◆ Task brief: Extract the text of every one of the records below word for word, leaving the pictures out.

Spatial questions tied to pictures
******************************
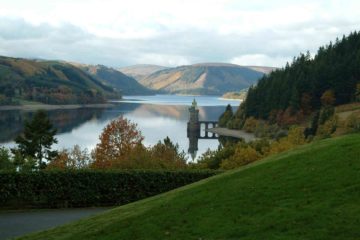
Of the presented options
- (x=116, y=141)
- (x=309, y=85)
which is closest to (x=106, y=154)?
(x=116, y=141)

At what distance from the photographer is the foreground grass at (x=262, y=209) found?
12.0m

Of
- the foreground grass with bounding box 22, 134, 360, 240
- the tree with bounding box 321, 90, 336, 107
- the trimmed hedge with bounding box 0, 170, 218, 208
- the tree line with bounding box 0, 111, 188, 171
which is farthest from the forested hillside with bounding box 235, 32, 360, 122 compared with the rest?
the foreground grass with bounding box 22, 134, 360, 240

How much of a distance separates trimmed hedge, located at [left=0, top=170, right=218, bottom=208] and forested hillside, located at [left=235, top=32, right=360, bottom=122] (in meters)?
105

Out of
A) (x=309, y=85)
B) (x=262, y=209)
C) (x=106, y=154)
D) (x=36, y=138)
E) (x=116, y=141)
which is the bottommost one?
(x=106, y=154)

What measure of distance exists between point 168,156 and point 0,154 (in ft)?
61.4

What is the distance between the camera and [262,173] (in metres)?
18.0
******************************
◆ Response to this exercise:
Of the presented options
- (x=116, y=141)
- (x=309, y=85)
which is closest to (x=106, y=154)?
(x=116, y=141)

At what distance from the photographer is the foreground grass at (x=262, y=209) found?
12.0m

Of
- the foreground grass with bounding box 22, 134, 360, 240
- the tree with bounding box 321, 90, 336, 107
- the trimmed hedge with bounding box 0, 170, 218, 208
- the tree line with bounding box 0, 111, 188, 171
which is farthest from the forested hillside with bounding box 235, 32, 360, 122 compared with the rest?
the foreground grass with bounding box 22, 134, 360, 240

How much of a distance separates trimmed hedge, located at [left=0, top=170, right=218, bottom=208] and forested hillside, located at [left=235, top=32, right=360, bottom=122] (in meters)?
105

Out of
A) (x=309, y=85)
B) (x=262, y=209)
C) (x=106, y=154)
D) (x=36, y=138)
E) (x=116, y=141)
which is the bottommost one?
(x=106, y=154)

What measure of distance exists between point 168,156 and point 0,154 (in ft)?
61.4

What is the distance between the camera and [262,173] (in metres)?
18.0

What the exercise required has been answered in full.